The date businesses are required to implement the new duties depends on the size of their payroll. These are called “staging dates”. To ease the burden for small businesses, their staging dates have been put back. Employers with between 50 and 249 workers have been given revised staging dates running from 1 April 2014 to 1 April 2015. Employers with fewer than 50 workers have staging dates between 1 June 2015 and 1 April 2017. New businesses have staging dates at the end of the overall timetable. Details about staging dates are available by checking the staging dates timeline published by the Pensions Regulator.

From the staging date an employer must automatically enrol its eligible jobholders in an appropriate scheme, unless a jobholder is already an active member of the employer’s qualifying scheme. An employer can use an occupational or personal pension scheme if it meets certain quality requirements or else enrol jobholders in NEST, the government established scheme. There will be an annual limit on contributions to NEST (£4,400 in the 2012/13 tax year), but this is due to be abolished in 2017. Transfers into and out of NEST are not allowed, though this will be reviewed in 2017.

Employers are required to contribute 3% of band earnings each year. Although this will be phased in over five years, the fear is that some employers will reduce or freeze pay rises to finance this expenditure, although this is more likely to be the case with smaller employers who are some way off being affected. For 2012/13, the qualifying earnings band runs from £5,564 to £42,475 (corresponding to the lower earnings limit and the upper earnings limit for National Insurance purposes). Jobholders have to contribute 5% of band earnings, also phased in over five years.

Jobholders who have been automatically enrolled in a scheme will have a statutory right to opt out.
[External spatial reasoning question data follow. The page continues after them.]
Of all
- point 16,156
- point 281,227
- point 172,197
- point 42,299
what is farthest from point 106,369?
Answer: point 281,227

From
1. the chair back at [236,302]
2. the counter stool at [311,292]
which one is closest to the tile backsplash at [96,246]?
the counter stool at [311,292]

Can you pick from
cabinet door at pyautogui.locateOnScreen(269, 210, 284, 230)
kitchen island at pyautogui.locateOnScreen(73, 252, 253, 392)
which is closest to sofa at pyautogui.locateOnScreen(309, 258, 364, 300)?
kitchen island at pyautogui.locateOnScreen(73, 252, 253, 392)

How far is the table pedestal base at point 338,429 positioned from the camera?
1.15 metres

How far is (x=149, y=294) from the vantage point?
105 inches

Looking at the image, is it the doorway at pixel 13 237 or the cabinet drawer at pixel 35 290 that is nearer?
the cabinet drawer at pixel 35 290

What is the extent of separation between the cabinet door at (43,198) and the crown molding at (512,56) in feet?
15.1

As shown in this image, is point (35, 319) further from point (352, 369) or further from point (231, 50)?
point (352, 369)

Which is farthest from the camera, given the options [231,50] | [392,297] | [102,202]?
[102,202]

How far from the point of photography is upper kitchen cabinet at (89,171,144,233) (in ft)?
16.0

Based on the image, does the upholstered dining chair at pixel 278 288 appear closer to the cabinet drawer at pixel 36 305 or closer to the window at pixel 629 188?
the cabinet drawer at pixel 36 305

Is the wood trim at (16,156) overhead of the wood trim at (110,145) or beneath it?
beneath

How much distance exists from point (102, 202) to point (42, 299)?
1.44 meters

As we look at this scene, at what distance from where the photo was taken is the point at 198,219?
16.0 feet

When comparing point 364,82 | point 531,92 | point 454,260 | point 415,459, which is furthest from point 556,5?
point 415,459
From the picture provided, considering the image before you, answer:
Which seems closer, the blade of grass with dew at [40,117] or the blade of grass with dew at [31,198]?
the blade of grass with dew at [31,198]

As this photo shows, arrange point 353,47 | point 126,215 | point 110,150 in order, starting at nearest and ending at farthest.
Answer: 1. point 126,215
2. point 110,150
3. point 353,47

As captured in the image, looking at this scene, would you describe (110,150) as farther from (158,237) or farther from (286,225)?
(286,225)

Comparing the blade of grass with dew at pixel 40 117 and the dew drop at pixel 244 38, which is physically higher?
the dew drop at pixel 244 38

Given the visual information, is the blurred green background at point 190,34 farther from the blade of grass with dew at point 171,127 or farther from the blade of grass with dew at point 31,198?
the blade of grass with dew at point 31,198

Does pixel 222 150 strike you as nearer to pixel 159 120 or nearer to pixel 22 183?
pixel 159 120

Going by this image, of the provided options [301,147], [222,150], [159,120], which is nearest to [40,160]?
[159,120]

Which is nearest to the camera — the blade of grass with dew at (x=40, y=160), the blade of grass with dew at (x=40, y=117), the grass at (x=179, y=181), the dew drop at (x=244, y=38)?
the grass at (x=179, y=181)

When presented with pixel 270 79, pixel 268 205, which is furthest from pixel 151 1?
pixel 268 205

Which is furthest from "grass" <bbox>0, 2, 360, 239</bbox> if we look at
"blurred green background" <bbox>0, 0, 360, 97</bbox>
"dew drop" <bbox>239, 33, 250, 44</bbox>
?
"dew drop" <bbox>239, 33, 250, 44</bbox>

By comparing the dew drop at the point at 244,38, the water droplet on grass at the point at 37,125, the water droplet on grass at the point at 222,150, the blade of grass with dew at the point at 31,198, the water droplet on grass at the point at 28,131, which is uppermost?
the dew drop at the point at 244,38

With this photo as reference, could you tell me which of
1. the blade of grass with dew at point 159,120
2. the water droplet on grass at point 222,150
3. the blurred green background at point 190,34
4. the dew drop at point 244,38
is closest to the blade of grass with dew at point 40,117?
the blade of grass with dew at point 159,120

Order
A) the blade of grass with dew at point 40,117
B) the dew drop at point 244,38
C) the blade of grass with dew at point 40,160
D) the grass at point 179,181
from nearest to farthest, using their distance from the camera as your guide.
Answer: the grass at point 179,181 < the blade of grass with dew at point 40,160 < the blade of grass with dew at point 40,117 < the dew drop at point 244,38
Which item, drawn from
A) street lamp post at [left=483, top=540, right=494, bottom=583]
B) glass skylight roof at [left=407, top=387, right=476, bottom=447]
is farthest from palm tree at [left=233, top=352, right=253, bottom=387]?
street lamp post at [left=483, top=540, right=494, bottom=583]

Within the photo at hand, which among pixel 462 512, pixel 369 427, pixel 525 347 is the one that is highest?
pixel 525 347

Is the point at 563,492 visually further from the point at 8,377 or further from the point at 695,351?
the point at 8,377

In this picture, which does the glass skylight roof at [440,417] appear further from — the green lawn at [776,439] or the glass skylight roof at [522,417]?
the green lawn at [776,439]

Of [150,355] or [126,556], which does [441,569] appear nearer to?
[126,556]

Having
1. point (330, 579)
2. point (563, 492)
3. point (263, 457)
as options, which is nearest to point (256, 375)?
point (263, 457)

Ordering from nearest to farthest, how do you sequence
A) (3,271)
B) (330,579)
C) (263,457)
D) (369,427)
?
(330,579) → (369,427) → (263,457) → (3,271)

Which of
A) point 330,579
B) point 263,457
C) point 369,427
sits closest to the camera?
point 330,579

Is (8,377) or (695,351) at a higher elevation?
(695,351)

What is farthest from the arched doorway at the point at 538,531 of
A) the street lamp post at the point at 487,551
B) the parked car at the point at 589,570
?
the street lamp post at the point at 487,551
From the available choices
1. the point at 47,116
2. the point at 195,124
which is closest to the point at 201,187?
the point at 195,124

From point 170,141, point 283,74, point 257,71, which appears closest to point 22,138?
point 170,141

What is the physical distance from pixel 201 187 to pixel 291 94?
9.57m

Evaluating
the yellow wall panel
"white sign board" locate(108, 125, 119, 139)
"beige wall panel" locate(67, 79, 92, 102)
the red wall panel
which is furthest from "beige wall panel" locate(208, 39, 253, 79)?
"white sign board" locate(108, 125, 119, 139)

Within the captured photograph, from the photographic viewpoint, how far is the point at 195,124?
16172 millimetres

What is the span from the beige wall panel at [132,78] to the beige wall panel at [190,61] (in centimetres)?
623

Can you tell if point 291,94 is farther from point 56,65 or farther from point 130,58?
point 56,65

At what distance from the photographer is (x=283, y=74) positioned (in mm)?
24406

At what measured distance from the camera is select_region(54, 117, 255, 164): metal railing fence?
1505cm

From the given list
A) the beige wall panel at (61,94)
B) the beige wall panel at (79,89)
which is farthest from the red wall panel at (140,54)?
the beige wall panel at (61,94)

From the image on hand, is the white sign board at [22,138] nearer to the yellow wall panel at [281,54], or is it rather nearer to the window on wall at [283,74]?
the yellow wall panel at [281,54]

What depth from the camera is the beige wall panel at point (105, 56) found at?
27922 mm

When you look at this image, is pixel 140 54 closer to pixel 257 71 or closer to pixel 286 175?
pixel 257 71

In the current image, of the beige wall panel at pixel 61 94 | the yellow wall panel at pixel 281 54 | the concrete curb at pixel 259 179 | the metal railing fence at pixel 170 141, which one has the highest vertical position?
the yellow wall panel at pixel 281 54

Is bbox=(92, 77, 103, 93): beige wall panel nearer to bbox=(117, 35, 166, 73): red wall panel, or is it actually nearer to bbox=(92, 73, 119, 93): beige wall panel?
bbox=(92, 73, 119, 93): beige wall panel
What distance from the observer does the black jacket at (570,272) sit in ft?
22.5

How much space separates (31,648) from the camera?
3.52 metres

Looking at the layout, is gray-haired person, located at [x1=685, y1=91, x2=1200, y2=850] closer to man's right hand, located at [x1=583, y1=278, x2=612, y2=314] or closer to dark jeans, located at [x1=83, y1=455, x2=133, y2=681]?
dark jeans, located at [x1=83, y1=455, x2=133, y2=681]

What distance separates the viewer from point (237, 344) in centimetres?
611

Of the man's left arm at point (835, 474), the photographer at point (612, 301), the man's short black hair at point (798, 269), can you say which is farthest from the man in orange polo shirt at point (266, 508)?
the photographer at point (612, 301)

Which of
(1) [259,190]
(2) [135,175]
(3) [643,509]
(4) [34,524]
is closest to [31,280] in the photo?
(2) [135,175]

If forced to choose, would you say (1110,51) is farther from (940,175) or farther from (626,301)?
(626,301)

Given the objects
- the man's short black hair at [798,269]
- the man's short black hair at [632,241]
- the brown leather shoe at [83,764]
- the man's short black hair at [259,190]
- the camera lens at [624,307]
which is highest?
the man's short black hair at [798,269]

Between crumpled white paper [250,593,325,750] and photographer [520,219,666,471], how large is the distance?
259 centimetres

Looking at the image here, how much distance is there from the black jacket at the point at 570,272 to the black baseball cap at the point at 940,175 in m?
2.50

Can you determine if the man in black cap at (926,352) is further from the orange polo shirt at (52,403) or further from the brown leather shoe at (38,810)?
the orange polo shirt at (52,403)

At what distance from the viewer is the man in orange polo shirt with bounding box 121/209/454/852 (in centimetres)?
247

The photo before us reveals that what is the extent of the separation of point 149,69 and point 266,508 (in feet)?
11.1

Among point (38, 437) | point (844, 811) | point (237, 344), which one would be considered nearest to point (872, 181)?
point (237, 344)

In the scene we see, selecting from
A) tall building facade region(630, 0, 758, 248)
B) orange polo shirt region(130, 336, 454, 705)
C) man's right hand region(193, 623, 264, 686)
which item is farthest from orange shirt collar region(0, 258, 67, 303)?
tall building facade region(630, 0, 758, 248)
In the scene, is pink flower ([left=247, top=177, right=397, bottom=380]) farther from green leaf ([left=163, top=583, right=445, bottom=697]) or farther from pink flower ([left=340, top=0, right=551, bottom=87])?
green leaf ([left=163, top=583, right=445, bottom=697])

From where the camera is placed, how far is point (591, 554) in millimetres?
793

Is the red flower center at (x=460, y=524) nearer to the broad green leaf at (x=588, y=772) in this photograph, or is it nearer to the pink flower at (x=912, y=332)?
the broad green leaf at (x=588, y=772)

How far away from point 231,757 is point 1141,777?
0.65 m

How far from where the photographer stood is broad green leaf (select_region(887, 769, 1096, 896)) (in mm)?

The Government will be hoping that large numbers of people struggling to pay their bills will not use this right to avoid their take home pay going down. Jobholders will also have the right to rejoin by giving notice but will only be able to do so once in a 12 month period. Jobholders who are not automatically enrolled (for example, because they earn less than the earnings trigger or are aged under 22) can opt in to a scheme by giving their employer notice requiring the employer to make arrangements for them to join. Again, they can only do this once in a 12 month period. In addition, workers earning less than the lower end of the qualifying earnings band can ask to join a scheme, but will not be entitled to receive any employer contributions.

Employers must provide information to jobholders (and other workers) about auto-enrolment, including details of the pension scheme that they are using and the right to opt out. The Pensions Regulator has provided an Employer letter template tool that can be used to produce correspondence.

Employers must not try to persuade jobholders to opt out of scheme membership or make job offers dependent on opting out. Employment protection measures have been introduced to protect workers from suffering a detriment and to make dismissals automatically unfair in connection with the new pension requirements.

The Pensions Regulator will monitor employer compliance and has issued detailed guidance. Employers that contravene the new duties will face compliance notices and penalties that vary according to their size. Large employers could face penalties of £10,000 a day. Criminal penalties could apply in the case of “wilful” failure to comply.

At a time when pensions are rarely offering more than a 4-5% return, and two-thirds of employees are not in any kind of pension scheme whatsoever, the reality for lower paid employees is that their small pension will merely lift them off potential means-tested benefits at pensionable age. A cynic might argue that this is just another way of taxing employees, through the back door, to pay for the costs associated with retirement.